Campaigning on Covid

by Marie Snyder

I’m running for an elected position: school board trustee. It’s a relatively minor position and non-partisan, so there’s no budget or staff. There’s also no speeches or debates, just lawn signs and fliers. Campaigning is like an expensive two-month long job interview that requires a daily walking and stairs regimen that goes on for hours. Recently, some well-meaning friends who are trying to help me win (by heeding the noise of the loudest voices) cautioned me to limit any writing or posting about Covid. It turns people off and will cost me votes. I agreed, but then had second thoughts the following day, and tweeted this:

I’ve been cautioned not to tweet so much about covid because it could cost me votes. But we’re sleepwalking through a crisis that could be averted if we can just open our eyes to it. Hospitalizations and deaths are way higher now than this time in the previous two years. 

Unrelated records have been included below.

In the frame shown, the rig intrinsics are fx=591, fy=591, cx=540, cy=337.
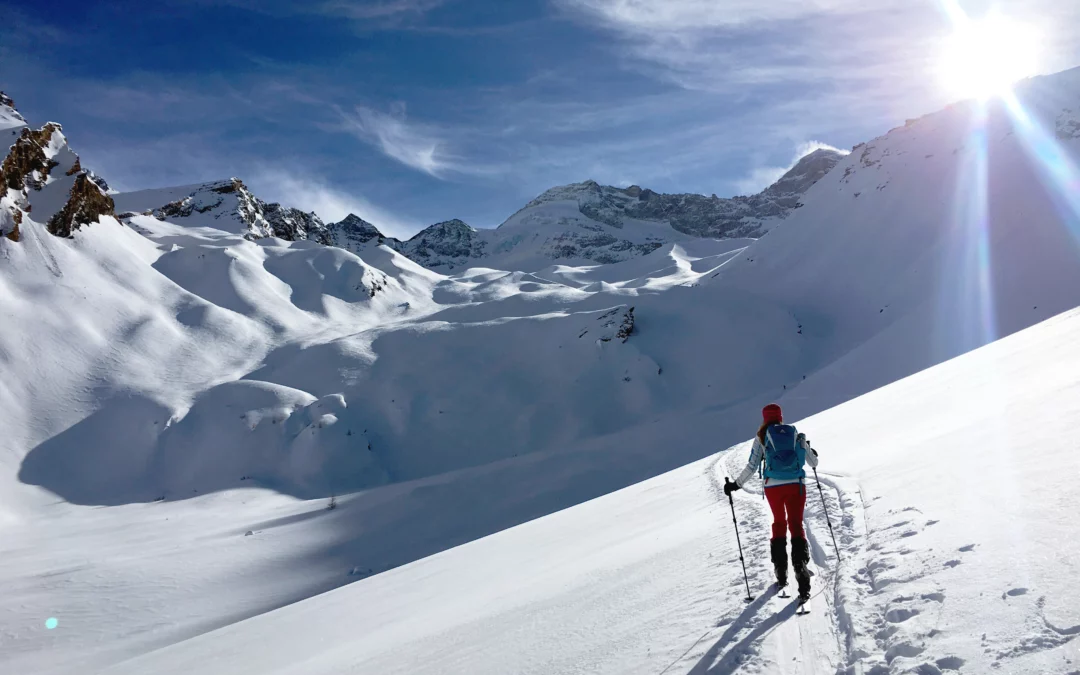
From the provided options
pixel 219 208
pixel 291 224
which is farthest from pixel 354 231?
pixel 219 208

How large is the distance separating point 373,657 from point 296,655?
216 centimetres

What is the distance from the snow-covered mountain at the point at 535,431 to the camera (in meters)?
5.39

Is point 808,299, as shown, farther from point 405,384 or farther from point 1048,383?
point 1048,383

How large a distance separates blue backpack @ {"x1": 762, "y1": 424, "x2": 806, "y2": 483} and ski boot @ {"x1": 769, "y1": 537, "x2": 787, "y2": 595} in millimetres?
635

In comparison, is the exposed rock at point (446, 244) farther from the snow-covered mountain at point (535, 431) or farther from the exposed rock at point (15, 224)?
the exposed rock at point (15, 224)

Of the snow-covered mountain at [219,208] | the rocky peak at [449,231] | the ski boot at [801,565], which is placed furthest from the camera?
the rocky peak at [449,231]

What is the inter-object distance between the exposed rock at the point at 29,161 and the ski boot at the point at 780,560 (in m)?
56.1

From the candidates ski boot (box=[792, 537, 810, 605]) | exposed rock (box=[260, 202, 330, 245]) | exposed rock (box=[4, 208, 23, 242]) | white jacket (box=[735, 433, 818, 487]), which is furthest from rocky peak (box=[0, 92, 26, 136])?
ski boot (box=[792, 537, 810, 605])

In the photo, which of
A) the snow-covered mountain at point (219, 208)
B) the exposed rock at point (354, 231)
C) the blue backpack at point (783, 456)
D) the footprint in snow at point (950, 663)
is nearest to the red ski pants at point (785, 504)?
the blue backpack at point (783, 456)

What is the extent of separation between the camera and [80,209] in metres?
47.0

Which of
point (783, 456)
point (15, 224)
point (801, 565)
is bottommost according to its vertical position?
point (801, 565)

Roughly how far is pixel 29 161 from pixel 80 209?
482cm

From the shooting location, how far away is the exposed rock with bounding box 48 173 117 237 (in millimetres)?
45062

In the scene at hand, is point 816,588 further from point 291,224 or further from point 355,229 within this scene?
point 355,229
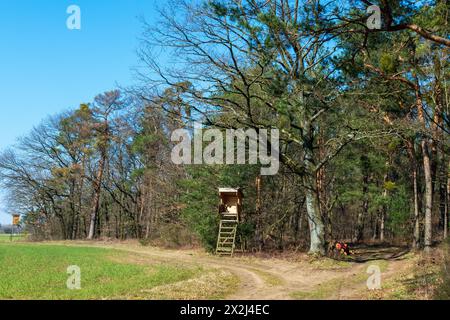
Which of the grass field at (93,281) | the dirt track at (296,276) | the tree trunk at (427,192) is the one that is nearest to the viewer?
the grass field at (93,281)

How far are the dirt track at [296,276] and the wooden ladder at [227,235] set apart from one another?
113 cm

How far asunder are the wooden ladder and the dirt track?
1.13 meters

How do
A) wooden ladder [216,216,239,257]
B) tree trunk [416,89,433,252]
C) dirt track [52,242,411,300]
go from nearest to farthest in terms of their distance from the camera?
dirt track [52,242,411,300] < tree trunk [416,89,433,252] < wooden ladder [216,216,239,257]

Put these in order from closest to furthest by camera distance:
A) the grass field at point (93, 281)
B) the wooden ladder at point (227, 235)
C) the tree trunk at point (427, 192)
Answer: the grass field at point (93, 281) < the tree trunk at point (427, 192) < the wooden ladder at point (227, 235)

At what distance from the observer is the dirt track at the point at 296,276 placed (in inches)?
415

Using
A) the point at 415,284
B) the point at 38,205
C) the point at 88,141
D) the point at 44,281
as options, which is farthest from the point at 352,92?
Answer: the point at 38,205

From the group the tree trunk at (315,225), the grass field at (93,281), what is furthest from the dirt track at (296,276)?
the grass field at (93,281)

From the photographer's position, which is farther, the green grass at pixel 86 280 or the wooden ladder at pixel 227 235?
the wooden ladder at pixel 227 235

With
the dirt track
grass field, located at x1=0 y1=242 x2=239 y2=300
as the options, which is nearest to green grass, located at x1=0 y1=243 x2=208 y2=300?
grass field, located at x1=0 y1=242 x2=239 y2=300

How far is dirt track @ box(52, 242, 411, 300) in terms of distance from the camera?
415 inches

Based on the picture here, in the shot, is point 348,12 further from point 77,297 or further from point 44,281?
point 44,281

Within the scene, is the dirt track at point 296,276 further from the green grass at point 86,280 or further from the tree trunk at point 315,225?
the green grass at point 86,280

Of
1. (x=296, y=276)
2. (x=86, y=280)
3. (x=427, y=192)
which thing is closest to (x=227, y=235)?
(x=296, y=276)

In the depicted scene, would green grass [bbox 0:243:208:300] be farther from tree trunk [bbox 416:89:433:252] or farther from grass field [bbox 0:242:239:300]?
tree trunk [bbox 416:89:433:252]
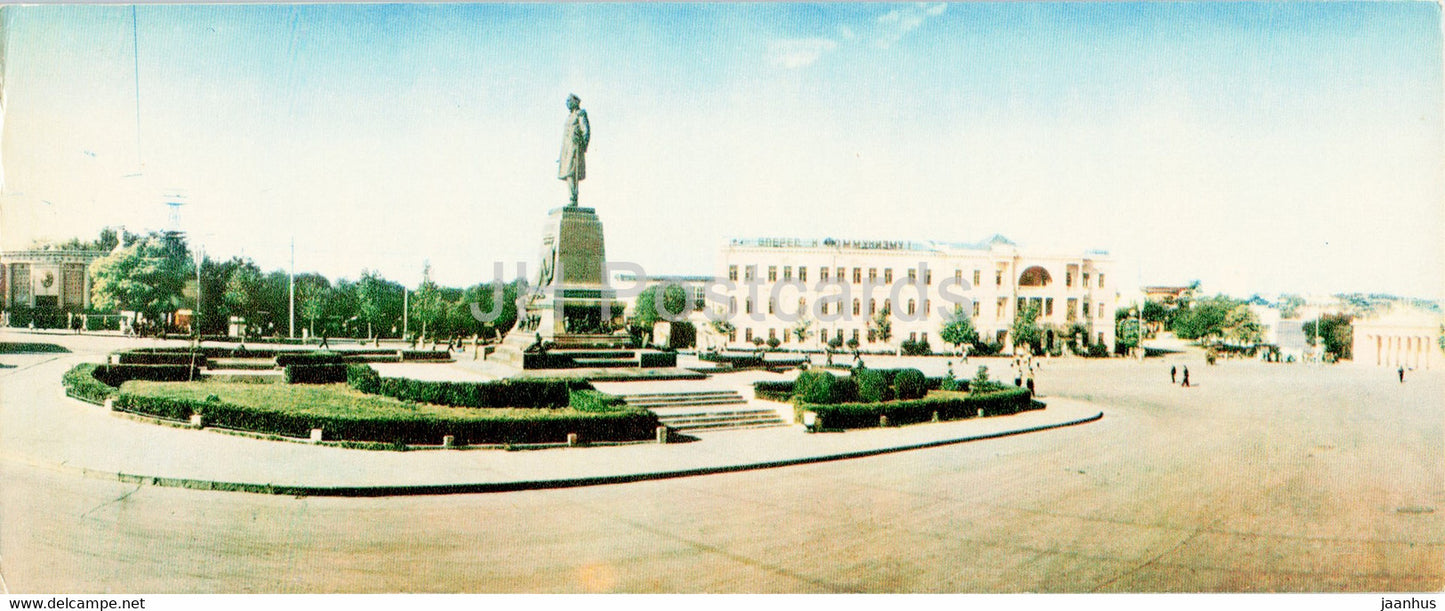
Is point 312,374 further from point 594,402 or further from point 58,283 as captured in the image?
point 58,283

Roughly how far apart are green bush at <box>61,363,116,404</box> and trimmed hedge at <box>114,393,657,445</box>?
2.85m

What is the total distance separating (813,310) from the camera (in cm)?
6047

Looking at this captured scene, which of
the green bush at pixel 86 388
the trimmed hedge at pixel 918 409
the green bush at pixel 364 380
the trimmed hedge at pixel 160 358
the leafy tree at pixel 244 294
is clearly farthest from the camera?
the leafy tree at pixel 244 294

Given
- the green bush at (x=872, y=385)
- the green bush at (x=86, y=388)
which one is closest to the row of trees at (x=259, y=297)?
the green bush at (x=86, y=388)

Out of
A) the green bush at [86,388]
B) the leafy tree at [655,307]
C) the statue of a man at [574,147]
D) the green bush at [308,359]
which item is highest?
the statue of a man at [574,147]

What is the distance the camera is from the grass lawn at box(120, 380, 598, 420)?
1617 centimetres

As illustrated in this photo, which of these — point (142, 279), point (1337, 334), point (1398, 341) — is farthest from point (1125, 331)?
A: point (142, 279)

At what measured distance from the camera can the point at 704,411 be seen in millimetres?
19484

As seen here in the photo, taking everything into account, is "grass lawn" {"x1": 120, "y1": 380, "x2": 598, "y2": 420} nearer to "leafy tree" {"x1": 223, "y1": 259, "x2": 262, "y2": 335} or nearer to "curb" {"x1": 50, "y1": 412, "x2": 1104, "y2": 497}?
"curb" {"x1": 50, "y1": 412, "x2": 1104, "y2": 497}

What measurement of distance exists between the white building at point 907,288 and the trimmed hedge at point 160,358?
38.6 metres

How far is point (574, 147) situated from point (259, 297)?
4416cm

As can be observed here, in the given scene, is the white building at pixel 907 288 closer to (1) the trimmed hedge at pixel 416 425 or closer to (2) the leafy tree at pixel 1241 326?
(2) the leafy tree at pixel 1241 326

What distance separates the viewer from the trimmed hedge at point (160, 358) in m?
25.4
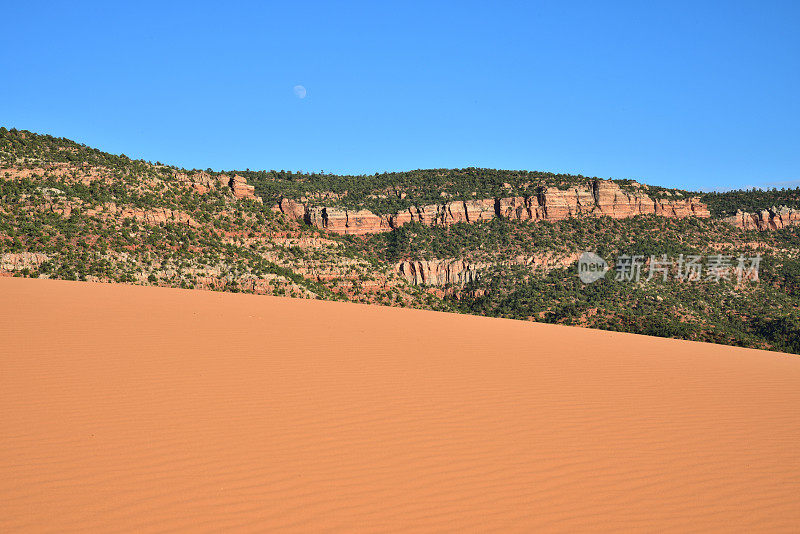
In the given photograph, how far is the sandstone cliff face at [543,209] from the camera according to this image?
58188mm

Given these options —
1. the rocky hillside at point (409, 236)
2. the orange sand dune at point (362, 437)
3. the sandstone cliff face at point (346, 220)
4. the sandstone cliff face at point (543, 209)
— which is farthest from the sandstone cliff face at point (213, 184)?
the orange sand dune at point (362, 437)

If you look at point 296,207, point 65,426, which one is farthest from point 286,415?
point 296,207

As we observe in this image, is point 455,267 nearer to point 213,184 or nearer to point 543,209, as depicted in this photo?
point 543,209

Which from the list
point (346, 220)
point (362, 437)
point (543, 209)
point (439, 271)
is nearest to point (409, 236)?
point (439, 271)

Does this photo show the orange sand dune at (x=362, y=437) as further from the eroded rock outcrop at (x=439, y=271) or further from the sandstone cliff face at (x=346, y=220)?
the sandstone cliff face at (x=346, y=220)

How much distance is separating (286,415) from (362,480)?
2078mm

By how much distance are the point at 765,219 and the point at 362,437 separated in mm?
64930

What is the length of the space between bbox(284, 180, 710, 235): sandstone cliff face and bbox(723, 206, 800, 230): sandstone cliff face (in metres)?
3.20

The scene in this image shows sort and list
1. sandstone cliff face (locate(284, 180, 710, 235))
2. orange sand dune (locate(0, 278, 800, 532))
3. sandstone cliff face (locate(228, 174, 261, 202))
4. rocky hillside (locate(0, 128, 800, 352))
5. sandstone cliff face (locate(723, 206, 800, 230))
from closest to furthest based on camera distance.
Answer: orange sand dune (locate(0, 278, 800, 532)), rocky hillside (locate(0, 128, 800, 352)), sandstone cliff face (locate(228, 174, 261, 202)), sandstone cliff face (locate(723, 206, 800, 230)), sandstone cliff face (locate(284, 180, 710, 235))

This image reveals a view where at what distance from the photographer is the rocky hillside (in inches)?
1261

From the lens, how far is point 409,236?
57.3m

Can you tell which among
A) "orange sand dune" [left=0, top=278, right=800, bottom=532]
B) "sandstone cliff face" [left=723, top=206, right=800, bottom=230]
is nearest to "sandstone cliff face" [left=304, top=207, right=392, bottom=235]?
"sandstone cliff face" [left=723, top=206, right=800, bottom=230]

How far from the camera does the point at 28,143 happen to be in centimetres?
3862

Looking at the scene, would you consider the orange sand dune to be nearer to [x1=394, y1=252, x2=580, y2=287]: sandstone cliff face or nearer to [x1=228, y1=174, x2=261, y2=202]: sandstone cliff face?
[x1=228, y1=174, x2=261, y2=202]: sandstone cliff face
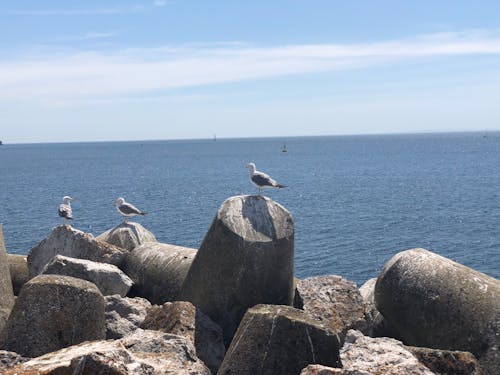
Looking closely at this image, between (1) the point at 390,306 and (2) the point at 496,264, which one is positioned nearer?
(1) the point at 390,306

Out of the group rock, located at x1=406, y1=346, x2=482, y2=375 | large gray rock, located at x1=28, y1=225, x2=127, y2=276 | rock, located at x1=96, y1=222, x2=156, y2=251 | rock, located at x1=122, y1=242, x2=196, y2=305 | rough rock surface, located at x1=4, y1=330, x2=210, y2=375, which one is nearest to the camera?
rough rock surface, located at x1=4, y1=330, x2=210, y2=375

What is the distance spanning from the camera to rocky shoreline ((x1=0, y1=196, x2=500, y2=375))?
7.17m

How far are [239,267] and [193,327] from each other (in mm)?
1539

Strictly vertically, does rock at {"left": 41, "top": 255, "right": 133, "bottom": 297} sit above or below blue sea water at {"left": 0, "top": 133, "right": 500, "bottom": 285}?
above

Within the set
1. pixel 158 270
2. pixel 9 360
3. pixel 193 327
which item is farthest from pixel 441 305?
pixel 9 360

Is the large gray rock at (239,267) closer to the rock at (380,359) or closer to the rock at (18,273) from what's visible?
the rock at (380,359)

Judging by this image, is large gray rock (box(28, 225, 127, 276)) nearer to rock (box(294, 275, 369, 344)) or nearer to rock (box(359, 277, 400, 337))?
rock (box(294, 275, 369, 344))

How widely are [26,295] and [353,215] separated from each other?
149 ft

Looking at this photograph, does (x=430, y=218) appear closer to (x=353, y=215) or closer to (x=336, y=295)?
(x=353, y=215)

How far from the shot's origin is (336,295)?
10273mm

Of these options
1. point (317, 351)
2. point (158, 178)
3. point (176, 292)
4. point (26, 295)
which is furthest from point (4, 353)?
point (158, 178)

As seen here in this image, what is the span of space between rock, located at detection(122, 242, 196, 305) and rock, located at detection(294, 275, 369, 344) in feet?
8.58

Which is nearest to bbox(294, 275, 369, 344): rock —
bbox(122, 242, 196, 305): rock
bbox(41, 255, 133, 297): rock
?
bbox(122, 242, 196, 305): rock

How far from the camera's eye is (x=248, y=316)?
25.9ft
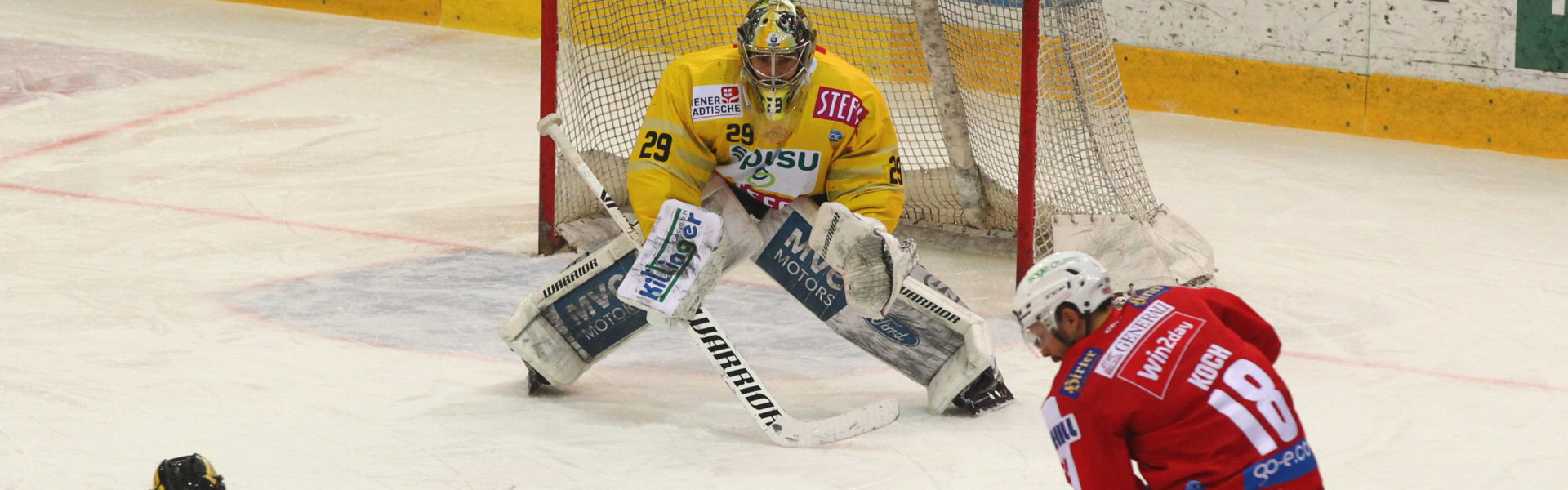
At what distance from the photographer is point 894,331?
5.04 meters

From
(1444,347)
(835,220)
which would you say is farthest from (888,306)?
(1444,347)

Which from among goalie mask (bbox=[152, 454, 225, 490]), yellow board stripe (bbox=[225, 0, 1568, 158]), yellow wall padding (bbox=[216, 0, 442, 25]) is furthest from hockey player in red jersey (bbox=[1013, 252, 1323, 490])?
yellow wall padding (bbox=[216, 0, 442, 25])

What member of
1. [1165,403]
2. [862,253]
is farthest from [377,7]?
[1165,403]

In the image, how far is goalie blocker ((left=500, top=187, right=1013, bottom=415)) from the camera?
193 inches

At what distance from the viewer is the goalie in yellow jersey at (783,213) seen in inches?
183

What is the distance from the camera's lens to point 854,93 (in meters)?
4.79

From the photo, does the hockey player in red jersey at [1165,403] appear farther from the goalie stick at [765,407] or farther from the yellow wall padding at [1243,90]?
the yellow wall padding at [1243,90]

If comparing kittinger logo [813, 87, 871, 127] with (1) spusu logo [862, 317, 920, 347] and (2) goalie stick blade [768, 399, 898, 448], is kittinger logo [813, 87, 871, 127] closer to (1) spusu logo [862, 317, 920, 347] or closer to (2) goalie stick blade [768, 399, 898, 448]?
(1) spusu logo [862, 317, 920, 347]

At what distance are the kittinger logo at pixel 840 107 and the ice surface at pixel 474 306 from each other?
81 centimetres

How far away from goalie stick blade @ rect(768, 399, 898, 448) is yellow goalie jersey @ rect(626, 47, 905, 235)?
0.48 meters

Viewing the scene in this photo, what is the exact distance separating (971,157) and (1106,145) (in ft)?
Result: 1.88

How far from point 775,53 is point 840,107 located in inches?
9.9

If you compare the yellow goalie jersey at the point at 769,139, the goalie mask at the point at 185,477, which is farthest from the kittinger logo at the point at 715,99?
the goalie mask at the point at 185,477

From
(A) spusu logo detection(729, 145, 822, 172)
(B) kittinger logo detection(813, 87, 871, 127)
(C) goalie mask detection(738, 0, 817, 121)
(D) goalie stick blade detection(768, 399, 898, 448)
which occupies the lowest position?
(D) goalie stick blade detection(768, 399, 898, 448)
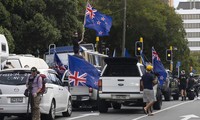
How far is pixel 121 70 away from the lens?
20.9m

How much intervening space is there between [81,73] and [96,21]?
1024 cm

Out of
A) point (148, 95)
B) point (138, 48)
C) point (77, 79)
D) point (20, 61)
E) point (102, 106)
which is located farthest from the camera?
point (138, 48)

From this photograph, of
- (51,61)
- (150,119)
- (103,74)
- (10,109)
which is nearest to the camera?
(10,109)

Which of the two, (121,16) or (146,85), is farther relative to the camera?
(121,16)

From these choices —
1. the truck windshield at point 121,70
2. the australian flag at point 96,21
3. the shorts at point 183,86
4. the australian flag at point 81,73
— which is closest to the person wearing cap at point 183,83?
the shorts at point 183,86

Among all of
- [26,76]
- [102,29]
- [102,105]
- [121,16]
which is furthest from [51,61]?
[121,16]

Protecting kids by possibly saying that one thing that finally lights a fire under chairs to #BringBackMasks is far more important to me than winning a popular vote. Look at young people dropping dead from strokes! The pandemic didn’t end. We’re not easing out of it. We’re in the thick of it. But it appears that some people in power want you at work and going to restaurants and bars and travelling more than they care to prevent children getting sick and hospitals overflowing.

There are variants that bypass vaccines. A well-fitting N95 can stop all variants. And CR boxes filter all variants. If we #BringBackMasks then more of us stand a fighting chance at avoiding getting this repeatedly, accumulating risk factors for brain damage or strokes. Masks don’t stop us from living; Covid does. 

I closed my laptop to avoid reading the expected onslaught from haters, but, once I mustered the courage to look,  found incredible support instead. Hundreds of new people followed me, and my email was suddenly full of donations and requests for signs. That one tweet appeared to do more than weeks of walking door to door.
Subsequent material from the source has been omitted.